Given task: Render each line of the items below as a row of a Markdown table with two columns, Row and Line, and skip any blank lines.

Source records:
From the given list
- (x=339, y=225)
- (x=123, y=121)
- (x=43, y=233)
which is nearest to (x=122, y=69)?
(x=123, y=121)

In response:
| Row | Line |
|---|---|
| 1 | From the given list |
| 2 | - (x=339, y=225) |
| 3 | - (x=123, y=121) |
| 4 | - (x=43, y=233) |
| 5 | which is nearest to (x=122, y=69)? |
| 6 | (x=123, y=121) |